Résumé:
Dans une perspective purement descriptive, cette thèse s’inscrit dans le champ de l’analyse du discours. J’ai choisi un objet d’étude particulier : l’interview politique télédiffusée et ce dans le contexte de la précampagne électorale des présidentielles algériennes de 2014. Quatre numéros de l’émission, « Controverse », sur la chaine privée Dzair TV m’ont paru assez représentatifs pour répondre à ma problématique de recherche. Comment le politicien prétendant au pouvoir, ou son représentant, parle en contexte électoral ? Comment le journaliste le fait parler ? Quelles sont les caractéristiques de cette interaction qui mobilise stratégies discursives et argumentatives visant la persuasion et la spectacularisation?
Le choix du corpus découle essentiellement d’un souci de rendre compte d’une réalité nouvelle dans les pratiques discursives médiatiques et politiques en Algérie. Dans un premier temps, J’ai fait appel aux outils méthodologiques de l’analyse conversationnelle afin de comprendre la structure et les mécanismes discursifs de l’interview politique télédiffusée. Puis j’utilise les outils de l’analyse argumentative pour cerner les stratégies argumentatives déployées par les prétendants au pouvoir pour conquérir l’électorat dans les contraintes de la situation de communication. J’analyse ainsi la mise en scène verbale, la gestion des échanges puis les stratégies discursives et argumentatives employées dans l’entreprise persuasive.
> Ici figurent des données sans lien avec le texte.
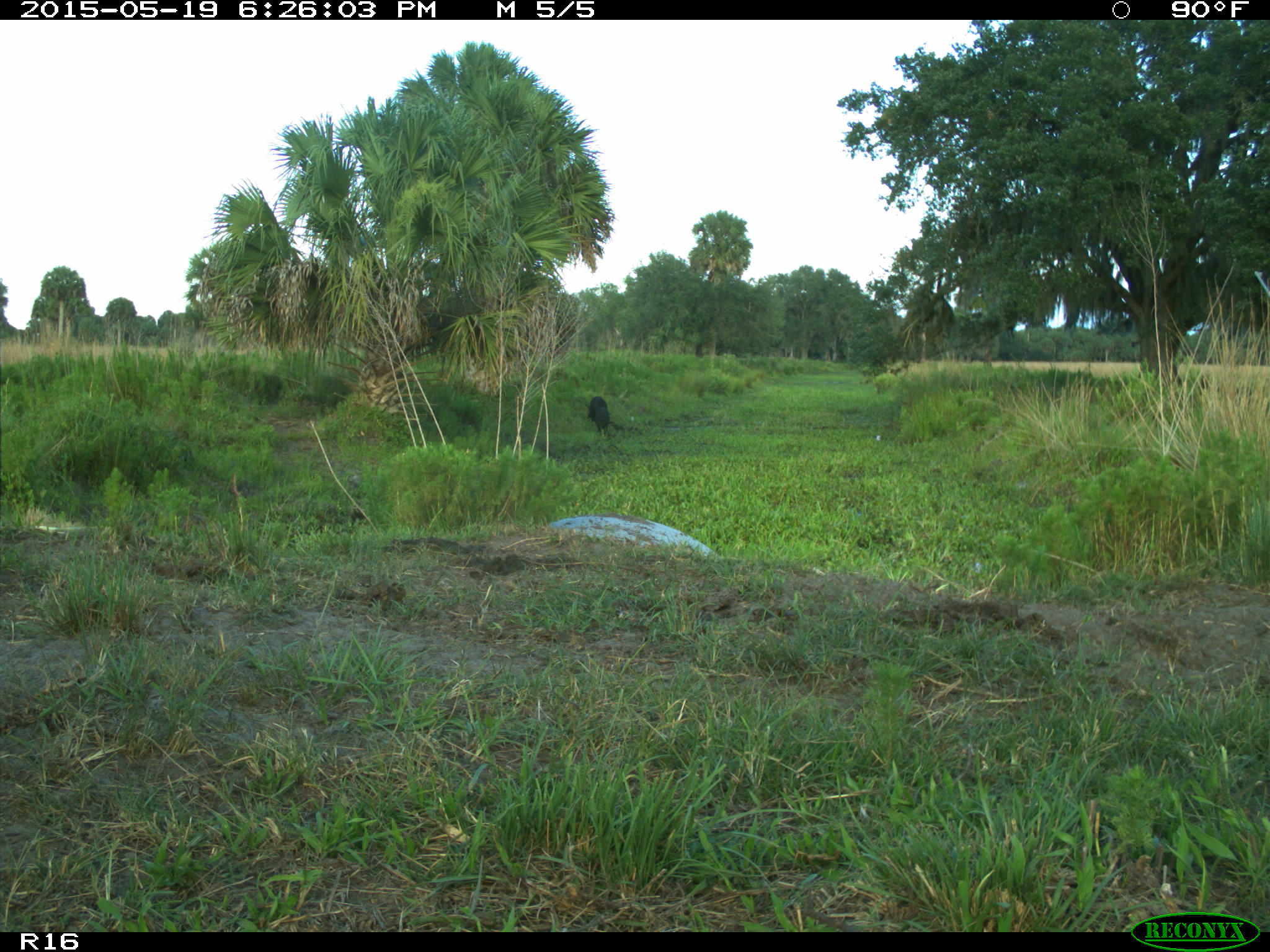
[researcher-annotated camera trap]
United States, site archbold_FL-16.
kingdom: Animalia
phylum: Chordata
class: Mammalia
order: Artiodactyla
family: Bovidae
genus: Bos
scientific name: Bos taurus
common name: domestic cow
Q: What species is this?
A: Bos taurus (domestic cow).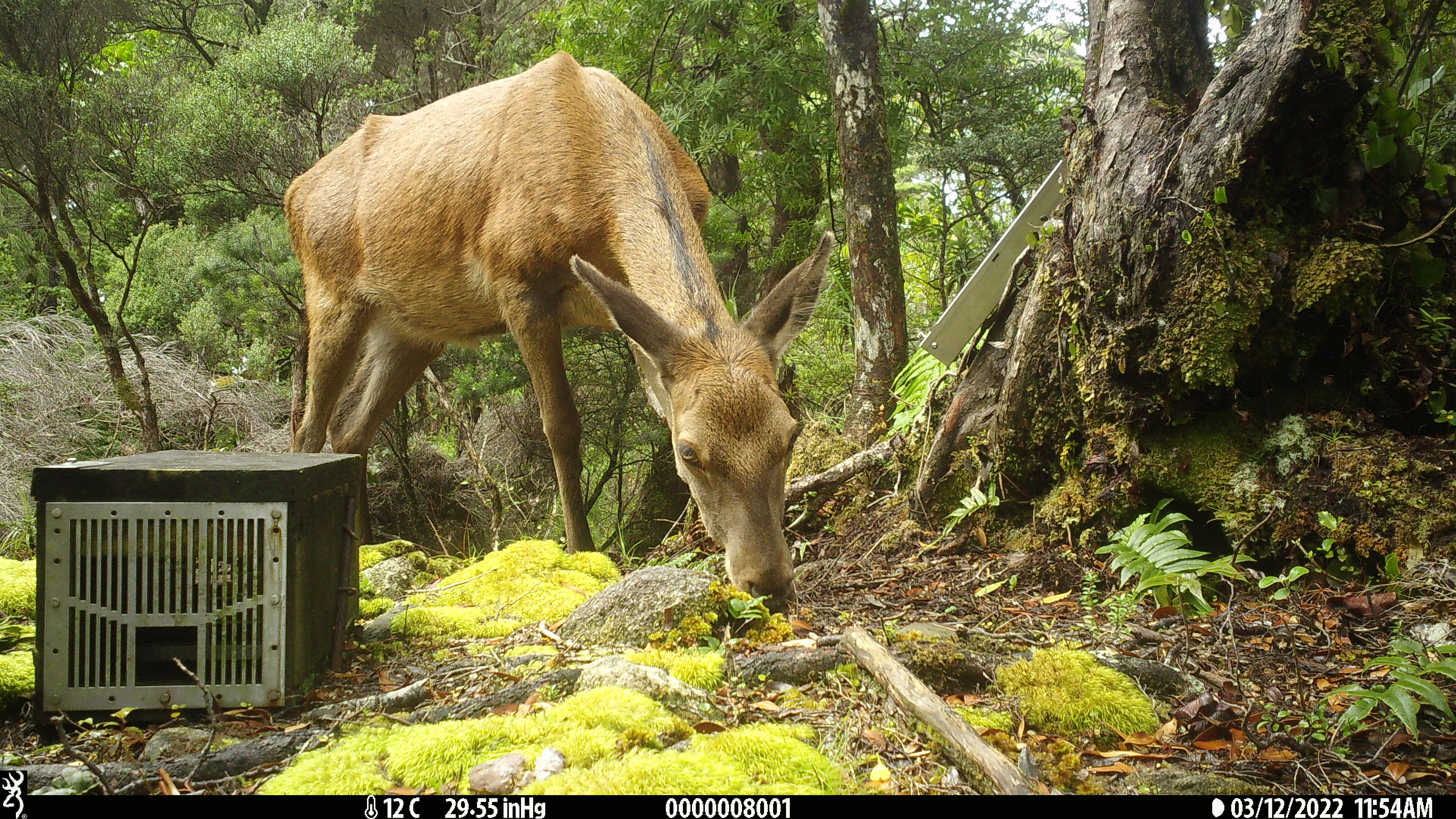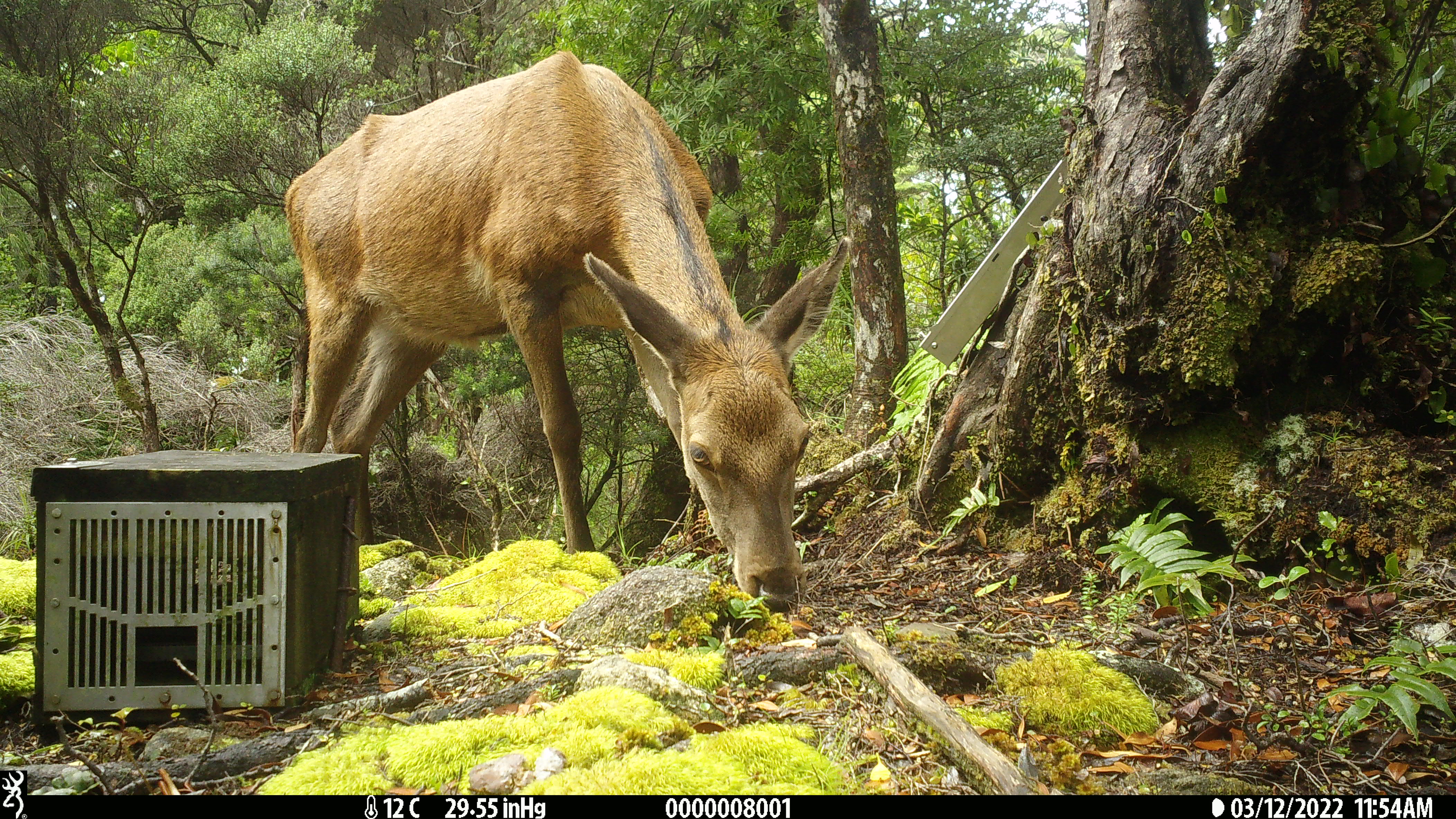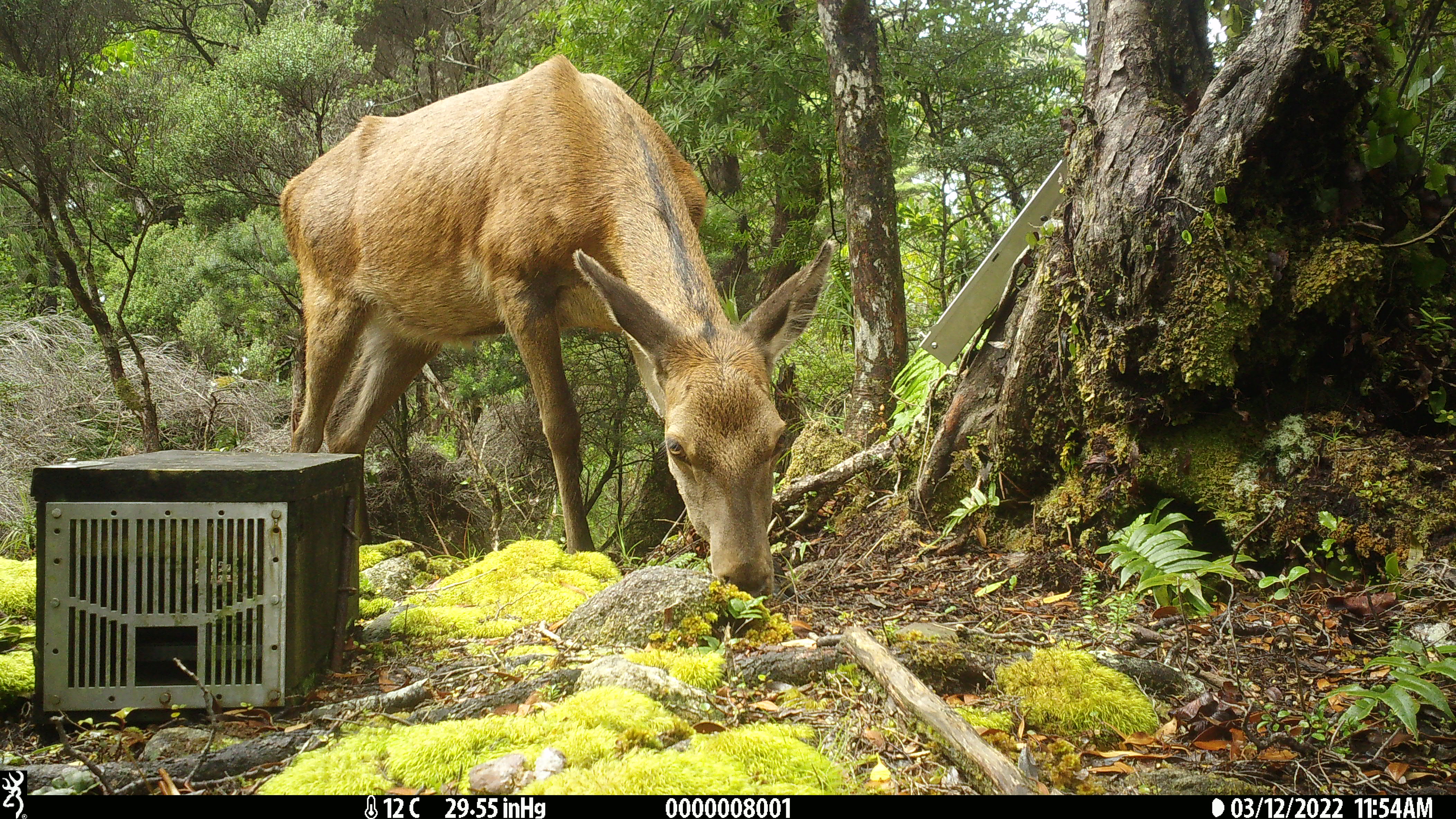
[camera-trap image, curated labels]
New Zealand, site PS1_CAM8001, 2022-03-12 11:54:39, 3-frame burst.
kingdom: Animalia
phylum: Chordata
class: Mammalia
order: Artiodactyla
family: Cervidae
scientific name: Cervidae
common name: deer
L’analyse montre que l’interview politique télédiffusée se décline comme une situation de communication complexe qui articule trois situations d’interactions emboitées l’une dans l’autre avec des paramètres spécifiques à chaque niveau : médiatique, politique et discursive. La construction communicationnelle fait que les protagonistes, l’intervieweur et l’interviewé, font d’abord face l’un à l’autre puis au téléspectateur. A un niveau micro le contenu est co- construit par les participants sous la direction de la chaine. Mais au niveau macro le citoyen téléspectateur rejoint ces derniers par sa lecture et son interprétation.
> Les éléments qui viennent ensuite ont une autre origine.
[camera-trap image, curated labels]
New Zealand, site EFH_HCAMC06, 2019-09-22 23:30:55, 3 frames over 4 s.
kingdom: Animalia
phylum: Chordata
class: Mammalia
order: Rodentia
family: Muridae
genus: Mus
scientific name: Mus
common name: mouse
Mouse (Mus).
L’interview politique télédiffusée s’inscrit dans une logique de révélation et de réédition de comptes afin de fournir à l’opinion publique un ensemble de jugements et d’analyses qui justifient l’engagement des prétendants au pouvoir. L’éthique professionnelle contraint le journaliste intervieweur de tirer de l’invité le maximum d’informations, de faire apparaitre ses intentions cachées voire de mettre à jour les propos contradictoires. Les interviewés s’engagent par conséquent dans un discours de justification et de promesse. Cependant il arrive souvent que l’interviewé ne fournit pas les informations attendues. L’intervieweur doit alors, en gardant une posture professionnelle marquée par l’impartialité et la neutralité, faire pression sur la personnalité politique interviewée, voir à l’attaquer pour obtenir l’information qui risque de mettre à mal l’image de ce dernier, de lui faire perdre sa crédibilité. Dans le contexte algérien les interviews politiques télédiffusées où les acteurs politiques sont considérés comme cible des stratégies musclées de questionnement, dans une optique de réédition de comptes constituent un phénomène très récent et peu toléré.
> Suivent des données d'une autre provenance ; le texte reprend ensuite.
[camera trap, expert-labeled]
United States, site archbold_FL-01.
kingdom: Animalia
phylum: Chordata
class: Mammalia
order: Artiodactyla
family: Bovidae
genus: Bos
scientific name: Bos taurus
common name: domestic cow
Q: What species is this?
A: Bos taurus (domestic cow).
L’analyse argumentative a révélé que tous les prétendants au pouvoir à part le président sortant font l’apologie du changement en s’appuyant sur des diagnostics alarmants dénonçant une crise économique et sociale. Les arguments de causalité et de conséquences sont prépondérants dans le discours. Les arguments de causalité sont du type d’arguments de responsabilité à l’encontre du régime en place pour lui imputer la mauvaise gestion ou d’incompétence. Même s’ils paraissent rationnels ils sont truffés d’appels aux émotions notamment la colère et l’indignation et la fierté considérés comme levier de mobilisation.
Le représentant du président sortant invoque l’argument de la stabilité comme la plupart des argumentations des présidents sortants. Son argumentation est principalement conçue sur la dramatisation des peurs préexistantes : le retour de l’insécurité et la menace du terrorisme. Des arguments rationnels comme l’argument d’effet pervers et l’argument d’inanité contre les appels au changement des adversaires et des opposants. Il associe leurs discours à des discours similaires sortis dans d’autres pays et qui n’ont rien changé ou pire ont amené au chaos en faisant allusion à la Syrie, la Lybie, l’Egypte et la Tunisie.
LouizaHanoune s’est démarquée par un éthos relativement distinct des autres prétendants. Il se traduit par un discours traitant des thématiques plus concrètes, plus précises pouvant engager une réflexion sur l’éthos féminin dans le contexte algérien.